(Exercise)
Beginning at the line that contains "How far is point" and continuing through the end of the material, put every line into a Markdown table with the columns Row and Entry, numbering the rows and skipping blank lines. Leave out the pictures.

(Exercise material)
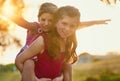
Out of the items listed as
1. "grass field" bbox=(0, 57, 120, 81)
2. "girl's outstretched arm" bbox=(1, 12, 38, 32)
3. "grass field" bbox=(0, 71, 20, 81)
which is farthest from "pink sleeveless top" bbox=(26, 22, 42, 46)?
"grass field" bbox=(0, 57, 120, 81)

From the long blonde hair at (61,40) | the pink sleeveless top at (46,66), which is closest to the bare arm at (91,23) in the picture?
the long blonde hair at (61,40)

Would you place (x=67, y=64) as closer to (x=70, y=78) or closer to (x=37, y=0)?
Answer: (x=70, y=78)

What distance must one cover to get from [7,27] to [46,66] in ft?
1.01

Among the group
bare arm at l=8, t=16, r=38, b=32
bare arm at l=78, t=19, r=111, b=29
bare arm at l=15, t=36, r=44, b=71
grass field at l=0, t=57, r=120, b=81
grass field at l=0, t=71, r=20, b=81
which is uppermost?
bare arm at l=8, t=16, r=38, b=32

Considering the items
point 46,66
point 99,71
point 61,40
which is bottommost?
point 99,71

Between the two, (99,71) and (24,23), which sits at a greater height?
(24,23)

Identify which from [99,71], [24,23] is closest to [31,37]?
[24,23]

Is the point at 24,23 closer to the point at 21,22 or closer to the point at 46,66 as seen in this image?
the point at 21,22

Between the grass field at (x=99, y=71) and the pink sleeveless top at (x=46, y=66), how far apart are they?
152mm

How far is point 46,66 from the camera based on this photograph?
2027 millimetres

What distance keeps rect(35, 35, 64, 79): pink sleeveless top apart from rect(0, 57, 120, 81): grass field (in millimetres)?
152

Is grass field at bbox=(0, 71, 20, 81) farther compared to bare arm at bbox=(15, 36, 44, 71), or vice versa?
grass field at bbox=(0, 71, 20, 81)

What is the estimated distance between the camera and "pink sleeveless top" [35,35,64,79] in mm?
2014

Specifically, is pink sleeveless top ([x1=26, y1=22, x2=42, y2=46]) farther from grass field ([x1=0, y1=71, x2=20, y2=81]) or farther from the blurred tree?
grass field ([x1=0, y1=71, x2=20, y2=81])
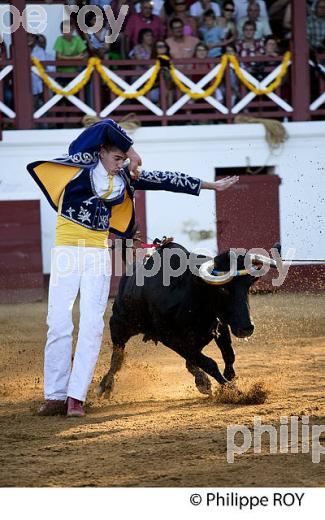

(Output of the task)
| Row | Entry |
|---|---|
| 1 | How far is point 46,66 from the camera based on this photograph? |
| 2 | 2027 millimetres |
| 3 | What distance keeps rect(35, 35, 64, 79): pink sleeveless top apart from rect(0, 57, 120, 81): grass field (in millimetres)? |
| 4 | 152 |
| 5 | Is grass field at bbox=(0, 71, 20, 81) farther compared to bare arm at bbox=(15, 36, 44, 71), or vice versa? |
| 6 | grass field at bbox=(0, 71, 20, 81) |
| 7 | What is the estimated distance between the camera and "pink sleeveless top" [35,35,64,79] in mm? |
| 8 | 2014 |
| 9 | Specifically, is pink sleeveless top ([x1=26, y1=22, x2=42, y2=46]) farther from grass field ([x1=0, y1=71, x2=20, y2=81]) or farther from the blurred tree? |
| 10 | grass field ([x1=0, y1=71, x2=20, y2=81]) |